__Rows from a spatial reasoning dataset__
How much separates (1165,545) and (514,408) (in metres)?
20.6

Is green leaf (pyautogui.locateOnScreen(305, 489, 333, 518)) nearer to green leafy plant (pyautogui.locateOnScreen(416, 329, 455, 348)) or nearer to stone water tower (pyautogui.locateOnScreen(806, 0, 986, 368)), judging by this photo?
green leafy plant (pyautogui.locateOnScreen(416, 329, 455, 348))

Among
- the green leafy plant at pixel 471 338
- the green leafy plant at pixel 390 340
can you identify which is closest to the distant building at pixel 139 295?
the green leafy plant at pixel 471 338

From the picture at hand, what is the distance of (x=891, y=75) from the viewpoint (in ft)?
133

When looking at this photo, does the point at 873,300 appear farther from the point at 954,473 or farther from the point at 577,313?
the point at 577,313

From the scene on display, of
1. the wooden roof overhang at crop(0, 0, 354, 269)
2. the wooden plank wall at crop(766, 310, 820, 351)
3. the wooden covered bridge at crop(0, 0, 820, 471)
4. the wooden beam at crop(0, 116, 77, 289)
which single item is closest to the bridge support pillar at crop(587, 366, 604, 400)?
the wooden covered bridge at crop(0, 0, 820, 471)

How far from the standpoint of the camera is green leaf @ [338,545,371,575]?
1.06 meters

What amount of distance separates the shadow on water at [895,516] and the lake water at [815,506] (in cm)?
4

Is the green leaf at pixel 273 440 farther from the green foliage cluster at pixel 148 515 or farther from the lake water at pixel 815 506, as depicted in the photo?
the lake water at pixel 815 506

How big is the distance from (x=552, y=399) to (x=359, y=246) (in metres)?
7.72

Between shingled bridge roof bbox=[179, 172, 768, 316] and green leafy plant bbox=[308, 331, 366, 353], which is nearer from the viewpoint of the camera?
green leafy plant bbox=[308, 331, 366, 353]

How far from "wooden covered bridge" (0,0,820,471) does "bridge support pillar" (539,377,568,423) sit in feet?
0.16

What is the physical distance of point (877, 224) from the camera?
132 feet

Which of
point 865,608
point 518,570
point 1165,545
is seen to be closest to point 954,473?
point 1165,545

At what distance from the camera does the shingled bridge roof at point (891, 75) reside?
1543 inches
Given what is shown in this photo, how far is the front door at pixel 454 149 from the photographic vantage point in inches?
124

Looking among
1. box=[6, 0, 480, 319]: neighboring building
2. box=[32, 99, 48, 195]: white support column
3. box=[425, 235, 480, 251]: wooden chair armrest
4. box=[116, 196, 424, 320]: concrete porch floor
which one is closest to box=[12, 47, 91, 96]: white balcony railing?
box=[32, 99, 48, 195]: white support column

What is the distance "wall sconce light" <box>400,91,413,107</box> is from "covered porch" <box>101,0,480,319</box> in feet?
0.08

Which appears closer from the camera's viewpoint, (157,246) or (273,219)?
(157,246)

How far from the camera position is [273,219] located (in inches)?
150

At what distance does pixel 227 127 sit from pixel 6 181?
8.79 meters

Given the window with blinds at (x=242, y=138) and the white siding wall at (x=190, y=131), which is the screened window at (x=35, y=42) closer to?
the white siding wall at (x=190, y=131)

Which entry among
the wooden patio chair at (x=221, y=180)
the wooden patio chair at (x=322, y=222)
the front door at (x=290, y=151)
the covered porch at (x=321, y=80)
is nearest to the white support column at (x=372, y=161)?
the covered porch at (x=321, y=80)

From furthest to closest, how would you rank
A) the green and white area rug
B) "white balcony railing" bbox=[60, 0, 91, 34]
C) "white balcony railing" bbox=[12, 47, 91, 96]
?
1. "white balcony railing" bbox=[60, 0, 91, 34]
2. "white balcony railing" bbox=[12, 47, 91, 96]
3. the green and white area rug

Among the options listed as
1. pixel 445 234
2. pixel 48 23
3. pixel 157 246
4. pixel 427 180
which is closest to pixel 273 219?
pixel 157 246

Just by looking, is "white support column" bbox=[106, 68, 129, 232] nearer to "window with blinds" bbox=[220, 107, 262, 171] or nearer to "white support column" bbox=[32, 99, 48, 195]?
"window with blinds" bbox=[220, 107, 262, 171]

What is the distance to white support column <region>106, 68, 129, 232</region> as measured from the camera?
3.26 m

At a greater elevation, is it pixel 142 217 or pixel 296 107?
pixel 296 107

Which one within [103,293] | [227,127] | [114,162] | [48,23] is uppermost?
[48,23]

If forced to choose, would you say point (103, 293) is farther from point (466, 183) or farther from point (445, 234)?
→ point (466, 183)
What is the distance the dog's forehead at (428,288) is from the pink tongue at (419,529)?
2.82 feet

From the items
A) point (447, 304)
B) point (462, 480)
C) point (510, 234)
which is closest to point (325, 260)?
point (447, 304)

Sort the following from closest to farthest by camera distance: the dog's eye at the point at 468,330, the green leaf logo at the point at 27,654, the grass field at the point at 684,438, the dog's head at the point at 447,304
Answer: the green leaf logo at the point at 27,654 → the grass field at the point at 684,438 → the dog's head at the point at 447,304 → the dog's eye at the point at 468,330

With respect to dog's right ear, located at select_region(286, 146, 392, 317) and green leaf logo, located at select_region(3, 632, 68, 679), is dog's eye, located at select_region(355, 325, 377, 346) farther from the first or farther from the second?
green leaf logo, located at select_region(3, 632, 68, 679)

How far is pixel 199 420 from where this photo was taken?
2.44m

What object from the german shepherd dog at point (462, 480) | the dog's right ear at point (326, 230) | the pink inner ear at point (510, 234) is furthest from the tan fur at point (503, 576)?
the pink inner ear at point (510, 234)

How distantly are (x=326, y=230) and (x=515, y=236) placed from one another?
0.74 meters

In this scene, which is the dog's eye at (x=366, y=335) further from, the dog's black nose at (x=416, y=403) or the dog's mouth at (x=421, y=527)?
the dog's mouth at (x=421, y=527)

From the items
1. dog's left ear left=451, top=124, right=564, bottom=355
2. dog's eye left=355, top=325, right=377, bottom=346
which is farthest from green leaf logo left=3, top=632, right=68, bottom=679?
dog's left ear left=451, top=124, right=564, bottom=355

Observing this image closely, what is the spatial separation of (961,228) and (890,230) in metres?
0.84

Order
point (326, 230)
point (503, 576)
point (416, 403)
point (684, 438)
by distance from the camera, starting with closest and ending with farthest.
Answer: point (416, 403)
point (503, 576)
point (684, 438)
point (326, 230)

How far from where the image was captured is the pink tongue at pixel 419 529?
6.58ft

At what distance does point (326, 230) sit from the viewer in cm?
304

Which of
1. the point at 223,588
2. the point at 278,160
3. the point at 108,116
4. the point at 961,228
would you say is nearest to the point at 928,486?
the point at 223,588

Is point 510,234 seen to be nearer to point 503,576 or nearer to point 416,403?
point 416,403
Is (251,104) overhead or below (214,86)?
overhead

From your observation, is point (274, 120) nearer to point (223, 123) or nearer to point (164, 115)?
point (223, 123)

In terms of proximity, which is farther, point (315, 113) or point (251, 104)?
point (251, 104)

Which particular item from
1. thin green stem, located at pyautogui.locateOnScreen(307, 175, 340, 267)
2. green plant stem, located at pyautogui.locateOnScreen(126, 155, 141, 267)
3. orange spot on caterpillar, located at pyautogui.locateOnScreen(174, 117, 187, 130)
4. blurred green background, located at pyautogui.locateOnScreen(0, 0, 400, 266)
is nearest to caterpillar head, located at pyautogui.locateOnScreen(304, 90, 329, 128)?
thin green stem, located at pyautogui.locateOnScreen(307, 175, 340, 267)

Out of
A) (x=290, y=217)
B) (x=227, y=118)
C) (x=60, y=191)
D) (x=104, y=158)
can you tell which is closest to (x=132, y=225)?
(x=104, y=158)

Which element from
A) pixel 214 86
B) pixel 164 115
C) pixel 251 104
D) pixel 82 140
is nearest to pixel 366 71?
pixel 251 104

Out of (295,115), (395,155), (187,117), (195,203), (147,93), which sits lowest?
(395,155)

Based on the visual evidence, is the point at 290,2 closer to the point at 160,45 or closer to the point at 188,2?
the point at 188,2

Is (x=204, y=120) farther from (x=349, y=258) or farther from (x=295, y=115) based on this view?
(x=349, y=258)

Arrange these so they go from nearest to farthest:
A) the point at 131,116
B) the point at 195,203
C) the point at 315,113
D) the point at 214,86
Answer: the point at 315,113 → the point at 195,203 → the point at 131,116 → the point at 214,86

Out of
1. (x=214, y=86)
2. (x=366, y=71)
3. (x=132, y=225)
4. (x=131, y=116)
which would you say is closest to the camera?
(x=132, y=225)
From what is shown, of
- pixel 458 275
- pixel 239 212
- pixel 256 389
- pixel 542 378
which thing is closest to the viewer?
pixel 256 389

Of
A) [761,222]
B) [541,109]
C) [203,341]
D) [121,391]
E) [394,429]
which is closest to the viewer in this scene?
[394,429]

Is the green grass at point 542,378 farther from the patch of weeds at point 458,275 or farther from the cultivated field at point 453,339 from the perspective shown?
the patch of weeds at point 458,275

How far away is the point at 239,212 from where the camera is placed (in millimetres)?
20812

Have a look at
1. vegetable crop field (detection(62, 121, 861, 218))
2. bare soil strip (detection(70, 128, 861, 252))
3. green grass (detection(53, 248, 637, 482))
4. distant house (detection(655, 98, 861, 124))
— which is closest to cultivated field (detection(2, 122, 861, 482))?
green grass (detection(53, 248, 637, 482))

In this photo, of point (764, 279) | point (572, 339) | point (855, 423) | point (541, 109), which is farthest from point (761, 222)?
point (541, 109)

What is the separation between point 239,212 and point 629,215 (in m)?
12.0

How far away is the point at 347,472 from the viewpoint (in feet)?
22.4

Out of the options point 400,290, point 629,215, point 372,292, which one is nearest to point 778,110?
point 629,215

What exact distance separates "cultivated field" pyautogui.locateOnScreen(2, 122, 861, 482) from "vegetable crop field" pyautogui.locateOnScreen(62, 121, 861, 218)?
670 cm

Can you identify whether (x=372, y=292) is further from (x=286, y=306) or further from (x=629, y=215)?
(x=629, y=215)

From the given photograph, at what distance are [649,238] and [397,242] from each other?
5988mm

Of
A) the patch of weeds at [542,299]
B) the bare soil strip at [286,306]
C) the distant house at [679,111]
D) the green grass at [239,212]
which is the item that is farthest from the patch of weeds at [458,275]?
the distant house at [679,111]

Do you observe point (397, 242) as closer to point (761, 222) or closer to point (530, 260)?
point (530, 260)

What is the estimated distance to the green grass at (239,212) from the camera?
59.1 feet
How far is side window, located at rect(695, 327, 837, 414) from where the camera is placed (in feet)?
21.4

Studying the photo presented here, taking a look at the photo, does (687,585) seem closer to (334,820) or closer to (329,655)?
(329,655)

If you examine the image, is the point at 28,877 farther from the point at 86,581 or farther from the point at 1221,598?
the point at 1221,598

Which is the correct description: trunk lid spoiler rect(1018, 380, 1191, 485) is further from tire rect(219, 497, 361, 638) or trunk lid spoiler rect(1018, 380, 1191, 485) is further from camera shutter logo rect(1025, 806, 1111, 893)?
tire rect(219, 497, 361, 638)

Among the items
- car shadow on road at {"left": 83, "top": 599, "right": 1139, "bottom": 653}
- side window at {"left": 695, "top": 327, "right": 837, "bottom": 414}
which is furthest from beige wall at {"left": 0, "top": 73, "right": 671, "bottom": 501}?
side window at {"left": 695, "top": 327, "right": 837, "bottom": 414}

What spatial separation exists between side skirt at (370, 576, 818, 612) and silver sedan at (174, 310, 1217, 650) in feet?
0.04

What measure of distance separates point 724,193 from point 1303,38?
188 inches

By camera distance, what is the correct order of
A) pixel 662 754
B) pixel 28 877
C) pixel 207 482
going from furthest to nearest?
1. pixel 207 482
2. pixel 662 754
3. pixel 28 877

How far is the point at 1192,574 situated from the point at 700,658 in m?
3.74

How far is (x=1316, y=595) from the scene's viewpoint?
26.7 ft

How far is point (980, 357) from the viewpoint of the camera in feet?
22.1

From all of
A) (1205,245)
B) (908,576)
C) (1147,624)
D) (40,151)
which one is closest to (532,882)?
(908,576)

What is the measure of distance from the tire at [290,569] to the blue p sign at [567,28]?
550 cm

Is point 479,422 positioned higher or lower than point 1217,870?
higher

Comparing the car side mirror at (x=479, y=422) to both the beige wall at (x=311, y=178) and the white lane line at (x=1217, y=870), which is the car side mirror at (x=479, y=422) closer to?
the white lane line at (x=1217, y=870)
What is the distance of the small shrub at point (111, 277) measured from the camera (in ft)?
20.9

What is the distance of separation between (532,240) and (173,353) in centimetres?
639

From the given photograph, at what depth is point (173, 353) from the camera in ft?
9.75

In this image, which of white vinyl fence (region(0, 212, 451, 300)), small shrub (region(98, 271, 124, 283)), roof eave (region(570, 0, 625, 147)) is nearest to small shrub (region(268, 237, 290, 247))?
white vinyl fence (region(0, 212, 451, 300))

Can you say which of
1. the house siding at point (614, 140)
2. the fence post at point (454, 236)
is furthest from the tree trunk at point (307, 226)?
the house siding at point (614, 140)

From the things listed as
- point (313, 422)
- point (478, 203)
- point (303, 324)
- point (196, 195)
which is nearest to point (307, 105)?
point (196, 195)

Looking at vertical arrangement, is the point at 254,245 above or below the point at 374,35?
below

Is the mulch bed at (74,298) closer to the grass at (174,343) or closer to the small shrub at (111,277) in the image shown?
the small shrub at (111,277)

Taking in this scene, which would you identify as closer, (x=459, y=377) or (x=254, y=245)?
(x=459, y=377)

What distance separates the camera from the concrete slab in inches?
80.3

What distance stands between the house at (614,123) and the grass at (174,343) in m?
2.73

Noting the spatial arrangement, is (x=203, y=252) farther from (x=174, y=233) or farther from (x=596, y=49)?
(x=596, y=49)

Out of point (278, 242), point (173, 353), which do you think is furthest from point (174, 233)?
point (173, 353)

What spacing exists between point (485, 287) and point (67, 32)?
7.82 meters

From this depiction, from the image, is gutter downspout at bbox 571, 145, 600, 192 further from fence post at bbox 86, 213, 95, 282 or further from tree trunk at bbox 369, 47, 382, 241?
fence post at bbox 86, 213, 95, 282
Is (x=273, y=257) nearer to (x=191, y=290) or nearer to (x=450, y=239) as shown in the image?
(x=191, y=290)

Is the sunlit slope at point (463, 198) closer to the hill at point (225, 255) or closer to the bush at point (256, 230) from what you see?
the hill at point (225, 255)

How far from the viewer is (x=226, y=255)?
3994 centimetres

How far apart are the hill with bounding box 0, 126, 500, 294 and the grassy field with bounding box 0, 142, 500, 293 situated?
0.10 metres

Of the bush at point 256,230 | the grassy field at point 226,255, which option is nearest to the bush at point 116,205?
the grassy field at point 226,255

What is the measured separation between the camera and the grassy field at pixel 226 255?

__Exercise__
Repeat the lines from the one containing "Is the sunlit" through the end of the listing, exactly and without any other lines; both ends are included.

__The completed task__
Is the sunlit slope at point (463, 198) closer to the hill at point (225, 255) or closer to the bush at point (256, 230) from what you see?
the hill at point (225, 255)

How far from the viewer is (x=226, y=255)?
3994 centimetres

How far apart are the hill with bounding box 0, 126, 500, 294 and the grassy field with bounding box 0, 142, 500, 293 situated?
0.10 metres

Of the bush at point 256,230 | the grassy field at point 226,255, which option is nearest to the bush at point 116,205?
the grassy field at point 226,255

What is the measured separation between the camera and the grassy field at pixel 226 255?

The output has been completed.